読書感想|地元を生きる

読書感想|地元を生きる

岸 政彦・打越 正行・上原 健太郎・上間 陽子(2020).地元を生きる──沖縄的共同性の社会学── ナカニシヤ出版

本書紹介 from ナカニシヤ出版

階層格差という現実のなかで生きられる沖縄的共同性──。

膨大なフィールドワークから浮かび上がる、教員、公務員、飲食業、建築労働者、風俗嬢……さまざまな人びとの「沖縄の人生」。
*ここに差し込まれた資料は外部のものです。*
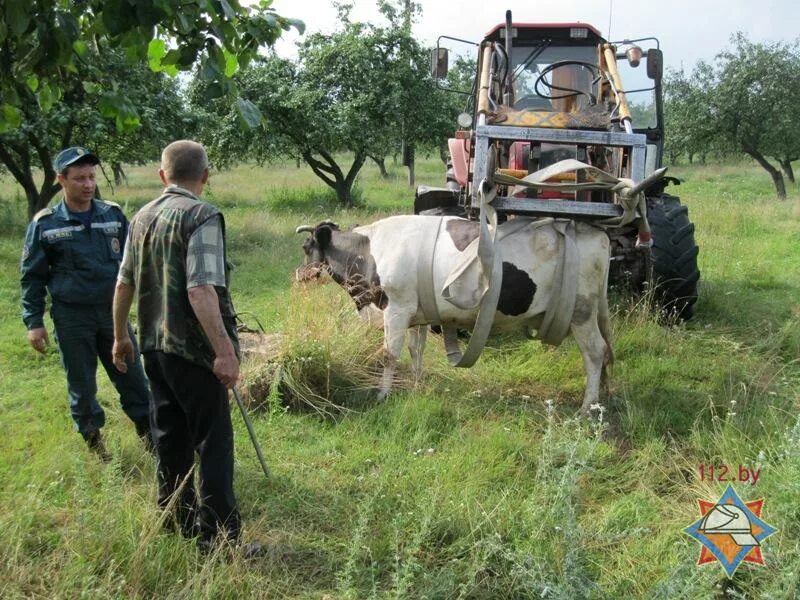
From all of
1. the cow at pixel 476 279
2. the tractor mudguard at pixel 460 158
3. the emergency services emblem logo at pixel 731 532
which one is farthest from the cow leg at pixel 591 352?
the tractor mudguard at pixel 460 158

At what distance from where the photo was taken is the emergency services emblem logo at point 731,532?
2660mm

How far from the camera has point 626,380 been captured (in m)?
5.28

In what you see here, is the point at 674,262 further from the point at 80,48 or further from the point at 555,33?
the point at 80,48

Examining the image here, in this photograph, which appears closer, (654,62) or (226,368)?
(226,368)

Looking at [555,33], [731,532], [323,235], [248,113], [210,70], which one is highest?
[555,33]

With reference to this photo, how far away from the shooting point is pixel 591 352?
479 centimetres

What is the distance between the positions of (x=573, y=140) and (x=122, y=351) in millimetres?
3071

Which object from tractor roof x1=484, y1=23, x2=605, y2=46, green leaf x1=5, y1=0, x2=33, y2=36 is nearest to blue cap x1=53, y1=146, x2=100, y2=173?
green leaf x1=5, y1=0, x2=33, y2=36

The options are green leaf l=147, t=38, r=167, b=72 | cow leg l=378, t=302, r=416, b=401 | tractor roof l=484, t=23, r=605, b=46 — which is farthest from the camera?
tractor roof l=484, t=23, r=605, b=46

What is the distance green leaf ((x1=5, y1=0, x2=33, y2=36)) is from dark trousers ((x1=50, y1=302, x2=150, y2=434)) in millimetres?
2445

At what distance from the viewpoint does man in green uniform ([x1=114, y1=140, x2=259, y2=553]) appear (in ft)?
8.98

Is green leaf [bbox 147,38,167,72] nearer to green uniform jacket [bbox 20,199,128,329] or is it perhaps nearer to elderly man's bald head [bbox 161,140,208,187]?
elderly man's bald head [bbox 161,140,208,187]

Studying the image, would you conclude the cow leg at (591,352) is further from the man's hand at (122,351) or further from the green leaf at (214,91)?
the green leaf at (214,91)

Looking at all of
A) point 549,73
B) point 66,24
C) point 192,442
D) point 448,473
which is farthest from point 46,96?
point 549,73
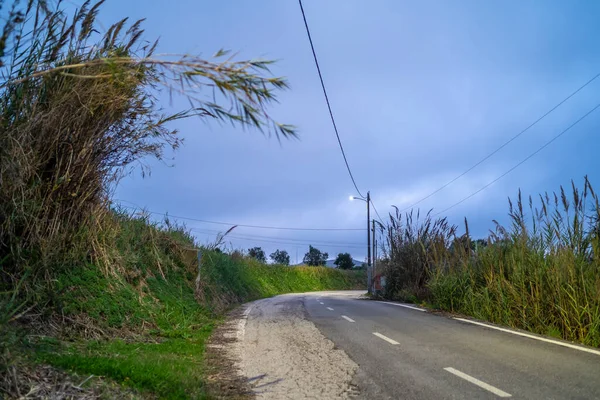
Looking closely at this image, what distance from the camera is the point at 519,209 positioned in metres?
12.0

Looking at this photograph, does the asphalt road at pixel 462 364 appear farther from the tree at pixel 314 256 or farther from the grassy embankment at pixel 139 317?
the tree at pixel 314 256

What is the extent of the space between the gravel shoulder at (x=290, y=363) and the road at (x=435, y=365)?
0.05 feet

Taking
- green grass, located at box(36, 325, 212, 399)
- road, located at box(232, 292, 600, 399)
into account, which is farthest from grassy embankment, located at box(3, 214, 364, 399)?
road, located at box(232, 292, 600, 399)

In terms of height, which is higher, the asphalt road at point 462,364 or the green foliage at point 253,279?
the green foliage at point 253,279

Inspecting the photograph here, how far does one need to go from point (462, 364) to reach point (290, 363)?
2.52 m

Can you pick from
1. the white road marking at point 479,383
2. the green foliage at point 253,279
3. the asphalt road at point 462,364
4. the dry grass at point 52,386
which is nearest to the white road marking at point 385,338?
the asphalt road at point 462,364

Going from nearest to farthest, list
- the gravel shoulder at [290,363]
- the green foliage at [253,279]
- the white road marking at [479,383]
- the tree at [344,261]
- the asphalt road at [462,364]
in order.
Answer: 1. the white road marking at [479,383]
2. the asphalt road at [462,364]
3. the gravel shoulder at [290,363]
4. the green foliage at [253,279]
5. the tree at [344,261]

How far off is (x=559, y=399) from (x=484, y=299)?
7.88m

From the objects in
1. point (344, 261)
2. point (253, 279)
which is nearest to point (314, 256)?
point (344, 261)

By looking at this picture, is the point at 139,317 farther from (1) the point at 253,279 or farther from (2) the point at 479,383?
(1) the point at 253,279

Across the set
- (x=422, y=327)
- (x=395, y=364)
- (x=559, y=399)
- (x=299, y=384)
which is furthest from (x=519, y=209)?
(x=299, y=384)

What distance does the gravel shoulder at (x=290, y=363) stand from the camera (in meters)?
5.57

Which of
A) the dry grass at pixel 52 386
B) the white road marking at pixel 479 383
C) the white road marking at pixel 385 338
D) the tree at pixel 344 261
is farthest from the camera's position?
the tree at pixel 344 261

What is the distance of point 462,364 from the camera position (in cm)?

ここにあるのは、私たちがたまたま出会った、小さな、ささやかな断片的な記録である。しかしこの「生活の欠片たち」を通じて、私たちなりのやり方で沖縄社会を描こうと思う。……私たち日本人は、一方で「共同性の楽園」のなかでのんびりと豊かに生きる沖縄人のイメージを持ちながら、他方で同時にその頭上に戦闘機を飛ばし、貧困と基地を押し付けている。本書は、少なくともそうした沖縄イメージから離脱し、沖縄的共同体に対するロマンティックで植民地主義的なイメージが、基地や貧困とどのように結びついているかを、日本人自身が理解するための、ささやかな、ほんとうに小さな一歩でもあるのだ。――序文より

本書感想

 沖縄は面積2,281km2,人口145.7万人(2020年2月2日),人口密度640人/km2の小さな島である。地縁・血縁の絆が強く,沖縄的共同体として憧れの目でみられることもある。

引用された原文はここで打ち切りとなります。